Filing Date: May 20, 2002

According to the docket, the final settlement hearing was held on March 19, 2004. At the hearing, U.S. District Judge Kenneth A. Marra approved the class action settlement. The Court entered the Final Judgment and Order on March 22, 2004. All pending motions were denied as moot, and the case was closed.

By the Notice of Proposed Settlement, a proposed settlement has been reached by the plaintiffs and defendants. The proposed settlement creates a cash fund in the amount of $5,600,000.00, which will accrue interest pursuant to the provisions of §2.1 of the Stipulation until it is distributed to the Class. Based upon Lead Counsel's estimate of the number of shares entitled to participate in the Settlement, the average loss per share is $0.17 and the average distribution per share, should all eligible shares participate, would be approximately 10% of damages, or $0.017 per share, before deduction of Court approved fees and expenses. However, the actual recovery from this fund for each individual will depend on a number of variables, including the number of Claimants, the number of shares purchased, the expense of administering the claims process, and the timing of the purchases and sales, if any.

If the Settlement is approved by the Court, counsel for the Lead Plaintiffs will apply to the Court for attorneys' fees of no greater than 30% of the settlement proceeds (including any interest earned thereon) and reimbursement of out-of-pocket expenses not to exceed $150,000.00 both to be paid from the Settlement Fund.
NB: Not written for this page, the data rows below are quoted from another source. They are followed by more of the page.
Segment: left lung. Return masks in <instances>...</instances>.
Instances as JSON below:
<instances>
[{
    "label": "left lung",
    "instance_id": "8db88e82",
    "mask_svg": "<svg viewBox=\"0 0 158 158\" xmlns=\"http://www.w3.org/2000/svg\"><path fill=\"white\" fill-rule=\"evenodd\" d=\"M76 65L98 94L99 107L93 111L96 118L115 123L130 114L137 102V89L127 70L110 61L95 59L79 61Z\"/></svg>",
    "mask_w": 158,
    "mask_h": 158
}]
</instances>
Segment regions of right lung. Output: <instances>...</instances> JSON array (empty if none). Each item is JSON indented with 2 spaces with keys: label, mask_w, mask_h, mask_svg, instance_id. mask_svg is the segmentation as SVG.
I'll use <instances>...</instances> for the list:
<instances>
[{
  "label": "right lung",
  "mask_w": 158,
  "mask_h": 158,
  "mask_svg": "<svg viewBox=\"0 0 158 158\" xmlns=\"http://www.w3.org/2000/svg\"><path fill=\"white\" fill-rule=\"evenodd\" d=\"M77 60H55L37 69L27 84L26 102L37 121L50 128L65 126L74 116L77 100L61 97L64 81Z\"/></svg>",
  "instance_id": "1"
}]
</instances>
If the amount requested by counsel is approved by the Court, the average cost per share would be approximately $0.005.

As reported by the Company’s Form 10-K/A No. 3, for the fiscal year ended December 31, 2003, on May 20, 2002, a purported securities fraud class action was filed against the Company and one of the Company’s directors. In the following weeks, fourteen virtually identical complaints were consolidated into a single action, In re Applied Digital Solutions Litigation, which was filed in the United States District Court for the Southern District of Florida. In March 2003, the Company entered into a memorandum of understanding to settle the pending lawsuit.

The original Complaint alleges Applied Digital and certain of its officers and directors with violations of sections 10(b) and 20(a) of the Securities Exchange Act of 1934 and rule 10b-5 of the Securities and Exchange Commission. Among other things, plaintiff claims that defendants disseminated a series of materially false and misleading statements regarding the nature of Applied Digital's revenue recognition practices and the lack of proper accounting controls at certain of the Company's subsidiaries. The Complaint charges that defendants were in possession of materially adverse information about the Company's improper accounting practices but failed to disclose the information to investors for more than two years, causing Applied Digital's stock price to become artificially inflated, inflicting enormous damages on investors.